Oh, you want to drive it? The steering wheel, accelerator and pedal are still there, though they fold away when you're not driving. The dashboard is a touchscreen, too, and you can control it using eye or hand movements. Eye movements weren't working when we demoed the car, but the gesture control worked pretty well: You have to learn where to hold your hand so the dashboard can sense it.
Outside the car, the F 015 combines sensors with lights and vocal cues to communicate directly with pedestrians and other drivers. If the F 015 sees a biped waiting to cross, for instance, it'll stop, beam a laser crosswalk onto the pavement, and tell him or her to "please go ahead." (How long until some rascals hack into this system and alter the phrases?)
That crosswalk gimmick isn't just noblesse oblige, either. Mercedes-Benz is trying to figure out how a self-driving car would interact with its environment: pedestrians, bicyclists, and other cars of course — which may or may not be self-driving.
The company set up a demo where Roomba-like rolling robots took on these different roles and performed activities such as parking, playing a lawn game, and crossing an intersection while studiously avoiding collisions with each other.
Our ride ended all too soon.
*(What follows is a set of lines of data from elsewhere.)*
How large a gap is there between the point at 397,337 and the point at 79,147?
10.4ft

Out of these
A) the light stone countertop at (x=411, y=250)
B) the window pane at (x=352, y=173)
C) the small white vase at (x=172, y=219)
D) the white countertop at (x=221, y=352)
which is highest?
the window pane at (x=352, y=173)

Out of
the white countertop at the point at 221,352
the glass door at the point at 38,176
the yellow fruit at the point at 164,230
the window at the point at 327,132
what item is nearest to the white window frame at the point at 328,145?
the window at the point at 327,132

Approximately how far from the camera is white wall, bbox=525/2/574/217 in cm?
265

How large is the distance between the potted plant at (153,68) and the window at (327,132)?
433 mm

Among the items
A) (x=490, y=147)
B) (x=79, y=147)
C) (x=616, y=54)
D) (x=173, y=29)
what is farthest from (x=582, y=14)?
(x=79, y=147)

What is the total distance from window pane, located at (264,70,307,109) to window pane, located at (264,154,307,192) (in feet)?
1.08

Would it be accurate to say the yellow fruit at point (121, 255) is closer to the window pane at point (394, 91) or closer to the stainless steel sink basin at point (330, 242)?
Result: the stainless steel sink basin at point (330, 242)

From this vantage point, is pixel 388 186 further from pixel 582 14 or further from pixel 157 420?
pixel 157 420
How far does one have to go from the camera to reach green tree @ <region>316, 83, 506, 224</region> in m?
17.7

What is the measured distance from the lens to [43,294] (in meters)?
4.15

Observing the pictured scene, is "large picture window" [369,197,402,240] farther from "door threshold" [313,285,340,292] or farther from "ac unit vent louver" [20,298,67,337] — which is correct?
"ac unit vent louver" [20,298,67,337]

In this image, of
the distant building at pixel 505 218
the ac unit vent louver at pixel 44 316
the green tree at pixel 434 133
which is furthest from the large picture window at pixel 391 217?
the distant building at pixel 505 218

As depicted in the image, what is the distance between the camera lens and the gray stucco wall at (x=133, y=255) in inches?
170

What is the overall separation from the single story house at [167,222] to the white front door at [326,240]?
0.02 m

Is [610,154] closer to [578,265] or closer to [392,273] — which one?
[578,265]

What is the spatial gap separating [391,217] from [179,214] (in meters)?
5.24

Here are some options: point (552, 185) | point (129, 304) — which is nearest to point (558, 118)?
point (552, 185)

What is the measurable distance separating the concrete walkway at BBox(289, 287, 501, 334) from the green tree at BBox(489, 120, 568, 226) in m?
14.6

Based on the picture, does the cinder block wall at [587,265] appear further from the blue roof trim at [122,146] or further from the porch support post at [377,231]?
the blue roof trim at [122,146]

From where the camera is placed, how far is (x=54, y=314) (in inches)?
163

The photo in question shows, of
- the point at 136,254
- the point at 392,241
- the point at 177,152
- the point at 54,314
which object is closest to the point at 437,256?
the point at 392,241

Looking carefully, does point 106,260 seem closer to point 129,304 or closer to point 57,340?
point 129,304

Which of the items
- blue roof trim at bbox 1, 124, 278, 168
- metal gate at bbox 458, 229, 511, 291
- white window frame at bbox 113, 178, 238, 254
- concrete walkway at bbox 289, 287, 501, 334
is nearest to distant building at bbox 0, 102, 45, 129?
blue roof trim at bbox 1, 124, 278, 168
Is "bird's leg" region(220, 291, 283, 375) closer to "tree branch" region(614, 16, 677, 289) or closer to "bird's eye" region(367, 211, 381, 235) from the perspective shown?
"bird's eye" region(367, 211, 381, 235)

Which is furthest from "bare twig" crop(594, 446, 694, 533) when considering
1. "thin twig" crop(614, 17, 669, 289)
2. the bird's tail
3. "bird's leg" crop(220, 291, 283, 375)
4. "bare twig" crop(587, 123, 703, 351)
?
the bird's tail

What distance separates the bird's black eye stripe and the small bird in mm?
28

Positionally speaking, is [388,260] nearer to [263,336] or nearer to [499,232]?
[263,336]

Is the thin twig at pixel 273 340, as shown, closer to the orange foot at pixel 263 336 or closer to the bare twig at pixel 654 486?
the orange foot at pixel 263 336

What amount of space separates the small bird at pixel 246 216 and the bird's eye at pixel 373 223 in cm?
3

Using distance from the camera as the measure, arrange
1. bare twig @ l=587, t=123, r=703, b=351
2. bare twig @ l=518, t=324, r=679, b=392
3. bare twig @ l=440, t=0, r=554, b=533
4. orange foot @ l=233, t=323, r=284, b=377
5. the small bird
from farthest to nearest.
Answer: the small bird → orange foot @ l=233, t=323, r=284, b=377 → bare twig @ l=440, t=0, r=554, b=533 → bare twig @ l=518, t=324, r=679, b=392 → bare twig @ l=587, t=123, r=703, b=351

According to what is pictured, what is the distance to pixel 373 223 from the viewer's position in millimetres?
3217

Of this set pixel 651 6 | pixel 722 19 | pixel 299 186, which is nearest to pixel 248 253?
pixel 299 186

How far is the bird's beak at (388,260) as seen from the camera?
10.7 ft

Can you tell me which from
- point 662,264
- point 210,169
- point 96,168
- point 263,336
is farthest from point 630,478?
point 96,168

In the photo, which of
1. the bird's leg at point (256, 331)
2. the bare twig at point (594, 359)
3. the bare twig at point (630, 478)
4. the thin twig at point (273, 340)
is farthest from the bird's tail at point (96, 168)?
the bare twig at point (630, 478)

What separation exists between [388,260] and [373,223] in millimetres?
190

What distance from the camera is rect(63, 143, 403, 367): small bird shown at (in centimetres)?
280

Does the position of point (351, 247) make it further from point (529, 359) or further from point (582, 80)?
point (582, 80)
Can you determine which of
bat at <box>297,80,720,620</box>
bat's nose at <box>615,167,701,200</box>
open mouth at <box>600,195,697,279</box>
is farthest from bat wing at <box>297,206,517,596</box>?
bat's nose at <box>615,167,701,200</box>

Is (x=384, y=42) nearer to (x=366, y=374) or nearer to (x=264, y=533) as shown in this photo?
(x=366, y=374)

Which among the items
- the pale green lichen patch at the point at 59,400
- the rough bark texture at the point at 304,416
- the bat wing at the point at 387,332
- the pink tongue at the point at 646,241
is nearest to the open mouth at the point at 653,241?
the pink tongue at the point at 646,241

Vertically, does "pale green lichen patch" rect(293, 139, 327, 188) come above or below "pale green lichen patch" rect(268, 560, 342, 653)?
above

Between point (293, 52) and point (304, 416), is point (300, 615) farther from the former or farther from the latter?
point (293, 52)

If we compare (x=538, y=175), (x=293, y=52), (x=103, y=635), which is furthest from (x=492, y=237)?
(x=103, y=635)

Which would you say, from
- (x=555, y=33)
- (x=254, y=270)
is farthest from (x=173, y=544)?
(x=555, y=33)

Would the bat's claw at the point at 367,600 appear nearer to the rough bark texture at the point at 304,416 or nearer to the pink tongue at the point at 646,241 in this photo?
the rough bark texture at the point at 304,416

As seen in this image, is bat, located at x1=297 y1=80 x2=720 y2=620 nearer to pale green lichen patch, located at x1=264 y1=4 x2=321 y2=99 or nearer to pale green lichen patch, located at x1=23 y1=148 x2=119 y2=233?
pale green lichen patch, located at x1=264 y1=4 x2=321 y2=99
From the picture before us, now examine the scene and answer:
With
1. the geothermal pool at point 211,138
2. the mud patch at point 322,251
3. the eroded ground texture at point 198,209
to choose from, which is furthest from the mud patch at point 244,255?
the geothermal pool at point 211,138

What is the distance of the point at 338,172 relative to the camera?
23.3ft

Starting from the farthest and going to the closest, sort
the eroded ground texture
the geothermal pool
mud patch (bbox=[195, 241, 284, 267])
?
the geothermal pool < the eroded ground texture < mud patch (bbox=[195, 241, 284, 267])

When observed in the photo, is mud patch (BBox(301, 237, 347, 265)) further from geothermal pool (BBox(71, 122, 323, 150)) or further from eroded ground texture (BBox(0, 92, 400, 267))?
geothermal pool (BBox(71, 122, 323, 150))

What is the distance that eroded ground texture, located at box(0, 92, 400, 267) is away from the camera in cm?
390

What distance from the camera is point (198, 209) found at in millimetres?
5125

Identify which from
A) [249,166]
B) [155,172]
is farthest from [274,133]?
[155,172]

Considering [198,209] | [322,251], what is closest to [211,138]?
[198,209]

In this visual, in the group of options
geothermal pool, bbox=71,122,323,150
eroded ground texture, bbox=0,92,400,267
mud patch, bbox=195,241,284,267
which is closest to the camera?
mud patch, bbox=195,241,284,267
I had just set up a panoramic view of verdant forests on the touchscreens. Our driver shooed us out, and used a smartphone app to send the F 015 to its parking space. Engineers checked it over carefully, while hungry cameras snapped at the car from behind.
My reluctance to leave the F 015 highlights the most intriguing idea about this concept car: It's designed for lingering. The comfy chairs, huge touchscreen vistas, and sociable seating intend to make your journey into something relaxing rather than arduous.
I don't like the idea that I'll need all this comfort because the future holds nothing but traffic jams and two-hour commutes. But I do like the idea that this car could save me from traffic's worst stresses, and that might be worth giving up some control.